- UTF-8, XML, ASCII
- , 2018 Release:
The SPECIALIST lexicon is a large syntactic lexicon of biomedical and general English, designed/developed to provide the lexical information needed for the SPECIALIST Natural Language Processing System (NLP) which includes SemRep, MetaMap, and the Lexical Tools. It is intended to be a general English lexicon that includes many biomedical terms. Coverage includes both commonly occurring English words and biomedical vocabulary from a variety of sources. These include (not limited to) MEDLINE citation records, terms in the Dorland's Illustrated Medical dictionary, the 10,000 most frequent words listed in the American Heritage Word Frequency book and the 2,000 lexical items used in the controlled definitions of Longman's Dictionary of Contemporary English. The lexicon entry for each lexical item (word or term) records the syntactic, morphological (inflection and derivation), and orthographic (spelling variants) information needed by the SPECIALIST NLP System.

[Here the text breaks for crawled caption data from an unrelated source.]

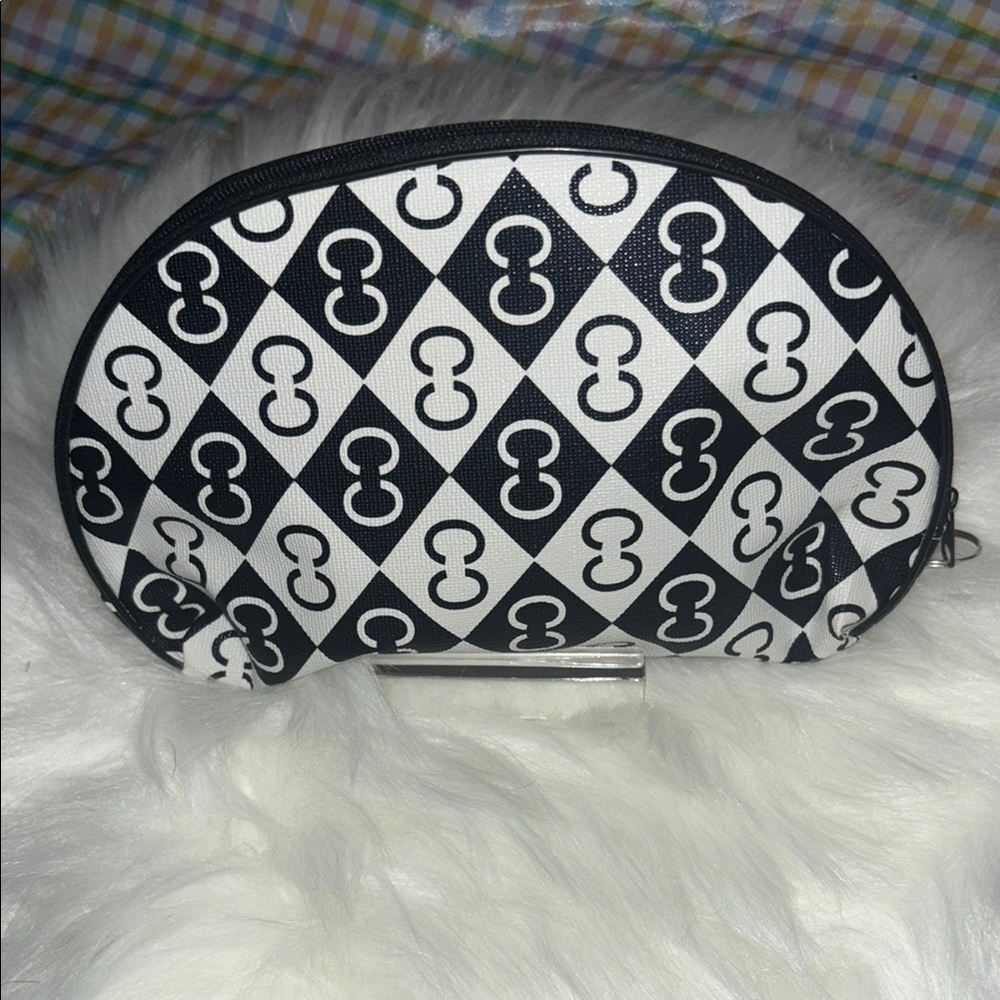 Black and White Patterned Women's Makeup Bag w/makeup All items are NWT or NWOT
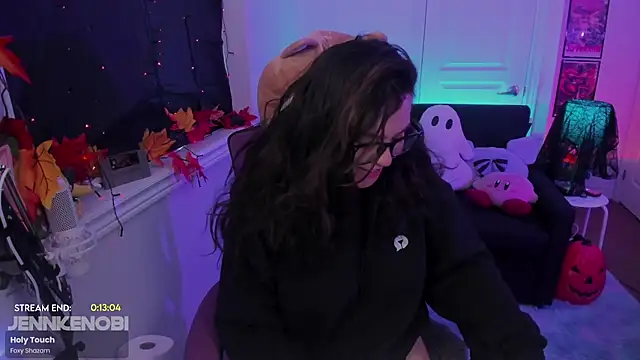 JennKenobi online show from October 16, 2025, 2:40 pm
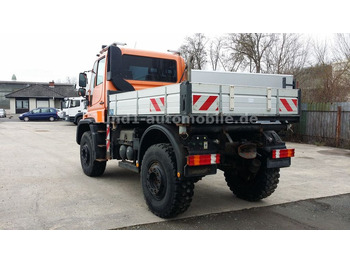 Volquete camión UNIMOG U300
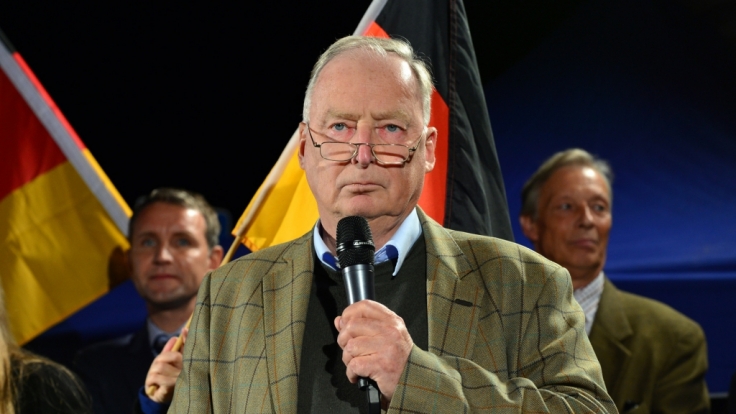Alexander Gauland spricht am 07. Oktober 2015 in Erfurt (Thüringen) auf einer Demonstration gegen die Asylpolitik.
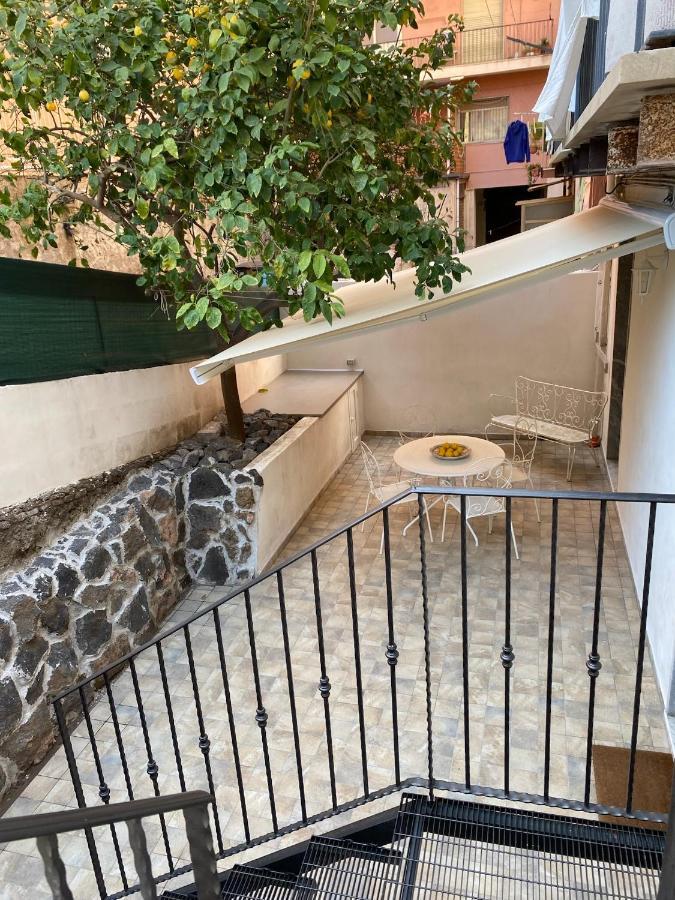 Cortile Mongibello Katania Zewnętrze zdjęcie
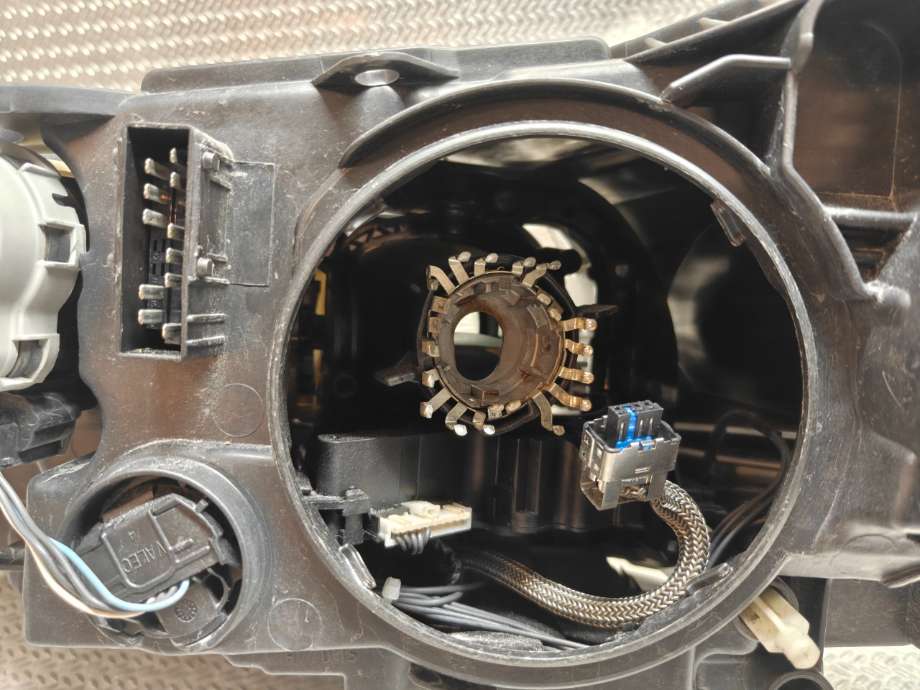 Frontlykt høyre xenon til Citroën C5 2008-2017 (Type II) (CITROEN|6206 Q1|6206 J0|96 848 450 80)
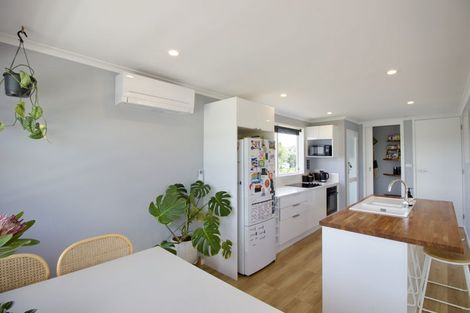 Photo of property in 53 Zealandia Road, Manly, Whangaparaoa, 0930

The SPECIALIST LEXICON (unit lexical record formatted file) along with relational files are released annually as one of the UMLS Knowledge Sources since 1994. In addition to its distribution with the UMLS, it is available as an open source resource subject to these terms and conditions. The XML format of unit lexical record was first available in 2003 through LexAccess. In 2006, XML schemas and JAXB (Java Architecture XML Binding) APIs are released. In addition, all files are released in UTF-8 format. In 2009, a pure ASCII file, LEXICON.ascii, is added to the annual release for NLP projects interests only in ASCII. In 2013, all derivations in Lexicon (including zeroD, suffixD, and prefixD) along with negation information are added to annual release (derivation.data, DM.DB) by a systematic methodology. In 2017, a new system is developed to add all synonymous terms in the Lexicon (lexSynonyms) to the synonym database file (SM.DB).